### [PROBLEM TO SOLVE]
Reproduce the records exactly through the line with "common name: plains zebra".

### [INPUT DATA]
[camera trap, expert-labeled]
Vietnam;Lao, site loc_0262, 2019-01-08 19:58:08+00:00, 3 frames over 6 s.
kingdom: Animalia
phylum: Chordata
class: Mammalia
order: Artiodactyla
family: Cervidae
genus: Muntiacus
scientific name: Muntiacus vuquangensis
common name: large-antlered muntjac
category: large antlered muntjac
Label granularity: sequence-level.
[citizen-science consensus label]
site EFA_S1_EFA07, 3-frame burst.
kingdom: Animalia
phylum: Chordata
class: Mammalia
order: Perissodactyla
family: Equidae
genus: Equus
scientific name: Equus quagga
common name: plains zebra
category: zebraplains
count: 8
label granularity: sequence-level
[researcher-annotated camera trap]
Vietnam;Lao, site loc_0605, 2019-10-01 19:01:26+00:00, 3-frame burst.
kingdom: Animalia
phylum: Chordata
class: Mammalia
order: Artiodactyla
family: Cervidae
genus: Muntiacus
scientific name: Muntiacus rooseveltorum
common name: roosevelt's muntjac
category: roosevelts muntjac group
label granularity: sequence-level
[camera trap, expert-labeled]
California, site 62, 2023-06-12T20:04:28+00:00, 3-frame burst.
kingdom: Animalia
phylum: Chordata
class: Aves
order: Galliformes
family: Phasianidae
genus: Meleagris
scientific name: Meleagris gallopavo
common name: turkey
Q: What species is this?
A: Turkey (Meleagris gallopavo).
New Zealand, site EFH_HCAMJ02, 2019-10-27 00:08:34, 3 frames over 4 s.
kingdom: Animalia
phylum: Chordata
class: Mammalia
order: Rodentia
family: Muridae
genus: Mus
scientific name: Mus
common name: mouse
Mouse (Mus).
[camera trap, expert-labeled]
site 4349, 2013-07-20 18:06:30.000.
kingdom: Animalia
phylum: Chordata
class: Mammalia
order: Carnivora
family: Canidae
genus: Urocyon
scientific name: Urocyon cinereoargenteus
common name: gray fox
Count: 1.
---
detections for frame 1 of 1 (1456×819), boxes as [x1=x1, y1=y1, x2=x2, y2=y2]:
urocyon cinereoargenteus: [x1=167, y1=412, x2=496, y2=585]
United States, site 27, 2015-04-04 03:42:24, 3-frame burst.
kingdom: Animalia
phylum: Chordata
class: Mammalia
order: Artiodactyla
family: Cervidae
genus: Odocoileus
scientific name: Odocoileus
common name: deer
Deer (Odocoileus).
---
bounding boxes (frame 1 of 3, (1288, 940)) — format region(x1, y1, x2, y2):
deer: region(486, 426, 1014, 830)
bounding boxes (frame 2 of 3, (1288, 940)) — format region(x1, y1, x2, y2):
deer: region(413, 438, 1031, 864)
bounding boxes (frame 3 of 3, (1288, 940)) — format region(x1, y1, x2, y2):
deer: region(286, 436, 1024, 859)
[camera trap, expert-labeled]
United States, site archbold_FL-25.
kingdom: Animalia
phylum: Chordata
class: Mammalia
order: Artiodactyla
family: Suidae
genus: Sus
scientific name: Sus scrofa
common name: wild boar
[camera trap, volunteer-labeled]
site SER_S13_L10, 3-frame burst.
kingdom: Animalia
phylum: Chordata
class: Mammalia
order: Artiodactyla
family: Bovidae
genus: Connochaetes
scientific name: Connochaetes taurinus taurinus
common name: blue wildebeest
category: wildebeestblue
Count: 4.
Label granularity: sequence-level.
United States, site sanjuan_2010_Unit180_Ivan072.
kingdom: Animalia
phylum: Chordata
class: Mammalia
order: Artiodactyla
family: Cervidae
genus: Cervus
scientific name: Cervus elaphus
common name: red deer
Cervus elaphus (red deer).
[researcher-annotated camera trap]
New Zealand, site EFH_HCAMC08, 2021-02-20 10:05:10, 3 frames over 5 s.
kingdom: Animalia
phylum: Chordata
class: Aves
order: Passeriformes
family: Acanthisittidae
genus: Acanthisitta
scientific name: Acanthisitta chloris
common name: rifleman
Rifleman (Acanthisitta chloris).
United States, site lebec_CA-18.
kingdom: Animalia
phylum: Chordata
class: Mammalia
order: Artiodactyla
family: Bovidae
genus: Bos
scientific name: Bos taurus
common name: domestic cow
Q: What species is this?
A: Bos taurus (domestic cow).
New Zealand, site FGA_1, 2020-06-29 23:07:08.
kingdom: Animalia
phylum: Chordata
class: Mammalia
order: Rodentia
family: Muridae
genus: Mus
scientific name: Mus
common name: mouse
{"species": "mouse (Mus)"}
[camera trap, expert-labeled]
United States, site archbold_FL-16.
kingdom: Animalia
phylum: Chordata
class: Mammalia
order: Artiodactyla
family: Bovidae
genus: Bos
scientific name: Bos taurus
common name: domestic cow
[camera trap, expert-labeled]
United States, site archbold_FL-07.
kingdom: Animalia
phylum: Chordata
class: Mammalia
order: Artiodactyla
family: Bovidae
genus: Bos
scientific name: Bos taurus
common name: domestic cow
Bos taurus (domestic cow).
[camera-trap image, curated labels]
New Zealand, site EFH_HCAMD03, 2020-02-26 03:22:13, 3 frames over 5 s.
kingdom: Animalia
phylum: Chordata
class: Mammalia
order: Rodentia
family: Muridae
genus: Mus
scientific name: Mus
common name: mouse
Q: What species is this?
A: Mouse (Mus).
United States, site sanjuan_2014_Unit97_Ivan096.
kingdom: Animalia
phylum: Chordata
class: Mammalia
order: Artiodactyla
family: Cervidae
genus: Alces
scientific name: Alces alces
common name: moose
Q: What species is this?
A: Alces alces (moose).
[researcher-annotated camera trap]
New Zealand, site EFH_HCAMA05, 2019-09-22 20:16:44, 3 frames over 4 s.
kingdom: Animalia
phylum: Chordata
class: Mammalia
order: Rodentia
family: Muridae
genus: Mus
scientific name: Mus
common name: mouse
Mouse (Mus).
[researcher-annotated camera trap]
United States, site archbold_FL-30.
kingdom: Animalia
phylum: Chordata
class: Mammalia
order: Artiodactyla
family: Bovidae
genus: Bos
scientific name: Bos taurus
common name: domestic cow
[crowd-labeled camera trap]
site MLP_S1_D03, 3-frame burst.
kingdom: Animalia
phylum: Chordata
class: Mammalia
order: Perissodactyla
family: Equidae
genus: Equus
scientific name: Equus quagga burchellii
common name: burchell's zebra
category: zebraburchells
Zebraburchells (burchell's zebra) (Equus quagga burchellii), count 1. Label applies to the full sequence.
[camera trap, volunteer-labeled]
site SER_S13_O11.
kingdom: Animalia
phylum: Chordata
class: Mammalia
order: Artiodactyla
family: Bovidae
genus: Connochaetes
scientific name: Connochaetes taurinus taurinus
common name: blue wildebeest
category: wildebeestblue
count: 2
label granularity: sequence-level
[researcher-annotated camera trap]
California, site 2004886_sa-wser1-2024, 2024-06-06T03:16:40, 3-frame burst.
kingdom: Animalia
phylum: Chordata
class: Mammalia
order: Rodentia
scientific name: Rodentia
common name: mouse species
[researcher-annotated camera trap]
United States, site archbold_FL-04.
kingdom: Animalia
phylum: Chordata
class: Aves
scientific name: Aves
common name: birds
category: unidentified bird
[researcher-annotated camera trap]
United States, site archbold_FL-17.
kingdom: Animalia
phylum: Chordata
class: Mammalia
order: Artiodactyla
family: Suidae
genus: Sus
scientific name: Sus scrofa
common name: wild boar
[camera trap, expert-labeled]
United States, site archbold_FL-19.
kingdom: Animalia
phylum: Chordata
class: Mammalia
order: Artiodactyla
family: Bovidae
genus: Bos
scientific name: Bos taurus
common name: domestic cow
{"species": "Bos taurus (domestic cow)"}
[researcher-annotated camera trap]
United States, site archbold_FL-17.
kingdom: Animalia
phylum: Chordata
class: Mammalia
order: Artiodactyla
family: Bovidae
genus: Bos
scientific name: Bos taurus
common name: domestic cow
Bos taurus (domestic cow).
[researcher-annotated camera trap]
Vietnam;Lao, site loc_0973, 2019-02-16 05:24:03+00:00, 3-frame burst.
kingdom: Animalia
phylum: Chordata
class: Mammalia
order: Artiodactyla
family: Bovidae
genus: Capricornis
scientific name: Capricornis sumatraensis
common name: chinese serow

### [EXERCISE RESPONSE]
[camera trap, expert-labeled]
Vietnam;Lao, site loc_0262, 2019-01-08 19:58:08+00:00, 3 frames over 6 s.
kingdom: Animalia
phylum: Chordata
class: Mammalia
order: Artiodactyla
family: Cervidae
genus: Muntiacus
scientific name: Muntiacus vuquangensis
common name: large-antlered muntjac
category: large antlered muntjac
Label granularity: sequence-level.
[citizen-science consensus label]
site EFA_S1_EFA07, 3-frame burst.
kingdom: Animalia
phylum: Chordata
class: Mammalia
order: Perissodactyla
family: Equidae
genus: Equus
scientific name: Equus quagga
common name: plains zebra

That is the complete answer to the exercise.